I accidentally blew up the important branch for this because it was really old and just cluttering up our branches... whoops.

Good news is I still had a local version of the branch. This is the most important file for OCR-related work, I believe.

airflow/dags/dailymed/dailymed_images.py

import os
import pandas as pd
from dailymed.dailymed import DailyMed
from xml_functions import parse_dm_xml_to_dict
from sagerx import load_df_to_pg
import logging


class DailyMedImages(DailyMed):
    def __init__(self, data_folder: os.PathLike) -> None:
        super().__init__(data_folder)

    def get_full_ndc_variants(self, ndcs):
        ndcs_11 = [self.convert_ndc_10_to_11(ndc) for ndc in ndcs]
        ndcs.extend(ndcs_11)
        ndcs_nd = [self.convert_ndc_no_dash(ndc) for ndc in ndcs]
        ndcs.extend(ndcs_nd)
        ndcs.sort(key=lambda s: len(s), reverse=True)
        return ndcs
    
    def get_ndc_from_image_filename(self, ndc_variants, image_id):
        # attempt to regex an NDC from image file name
        ndc_matches = self.ndc_format(image_id)

[Collection entries]
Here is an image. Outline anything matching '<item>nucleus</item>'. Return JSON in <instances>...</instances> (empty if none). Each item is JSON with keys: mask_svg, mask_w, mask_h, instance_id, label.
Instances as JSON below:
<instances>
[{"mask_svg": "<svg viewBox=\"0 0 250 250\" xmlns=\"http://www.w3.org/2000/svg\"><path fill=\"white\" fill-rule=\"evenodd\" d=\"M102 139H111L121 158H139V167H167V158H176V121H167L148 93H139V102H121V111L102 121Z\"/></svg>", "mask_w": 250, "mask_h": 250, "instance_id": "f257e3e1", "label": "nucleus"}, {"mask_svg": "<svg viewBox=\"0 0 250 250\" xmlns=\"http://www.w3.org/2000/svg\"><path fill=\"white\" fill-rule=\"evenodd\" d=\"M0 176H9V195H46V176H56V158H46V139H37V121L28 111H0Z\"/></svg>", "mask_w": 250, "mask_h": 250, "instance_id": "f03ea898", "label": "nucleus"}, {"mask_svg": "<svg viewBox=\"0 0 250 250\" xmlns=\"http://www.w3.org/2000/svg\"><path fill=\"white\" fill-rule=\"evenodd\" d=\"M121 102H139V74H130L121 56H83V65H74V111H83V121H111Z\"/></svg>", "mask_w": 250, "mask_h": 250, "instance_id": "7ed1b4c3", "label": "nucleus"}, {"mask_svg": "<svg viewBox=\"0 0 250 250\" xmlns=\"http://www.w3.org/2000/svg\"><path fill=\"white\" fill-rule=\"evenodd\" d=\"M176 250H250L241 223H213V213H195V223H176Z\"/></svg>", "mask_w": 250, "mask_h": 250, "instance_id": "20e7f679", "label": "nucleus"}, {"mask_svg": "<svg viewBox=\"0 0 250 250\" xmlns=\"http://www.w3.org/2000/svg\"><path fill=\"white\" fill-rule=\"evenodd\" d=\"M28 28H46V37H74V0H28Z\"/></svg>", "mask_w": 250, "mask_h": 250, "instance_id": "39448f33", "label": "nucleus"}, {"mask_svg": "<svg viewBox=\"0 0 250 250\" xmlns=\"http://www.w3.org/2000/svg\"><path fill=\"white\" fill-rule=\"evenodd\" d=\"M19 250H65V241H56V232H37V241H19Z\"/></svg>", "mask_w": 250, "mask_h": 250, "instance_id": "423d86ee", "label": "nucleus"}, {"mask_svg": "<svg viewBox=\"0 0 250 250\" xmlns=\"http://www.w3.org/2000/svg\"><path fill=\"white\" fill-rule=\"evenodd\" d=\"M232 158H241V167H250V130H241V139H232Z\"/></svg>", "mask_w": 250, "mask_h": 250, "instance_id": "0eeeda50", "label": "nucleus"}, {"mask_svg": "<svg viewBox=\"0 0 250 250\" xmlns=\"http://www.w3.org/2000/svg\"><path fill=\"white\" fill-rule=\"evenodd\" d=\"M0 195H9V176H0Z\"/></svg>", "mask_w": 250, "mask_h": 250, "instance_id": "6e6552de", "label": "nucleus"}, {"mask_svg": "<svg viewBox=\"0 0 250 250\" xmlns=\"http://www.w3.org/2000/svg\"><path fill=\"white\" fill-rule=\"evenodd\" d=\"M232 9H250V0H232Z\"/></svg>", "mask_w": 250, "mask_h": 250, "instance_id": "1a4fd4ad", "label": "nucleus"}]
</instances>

**Complete the following:**
- 1) Transcribe the passage of the post that lies between "I accidentally blew" and "work, I believe.", inclusive.
- 2) According to the post, which file is the most important one for OCR-related work?

**Written answers:**
- 1)
I accidentally blew up the important branch for this because it was really old and just cluttering up our branches... whoops.

Good news is I still had a local version of the branch. This is the most important file for OCR-related work, I believe.

- 2) airflow/dags/dailymed/dailymed_images.py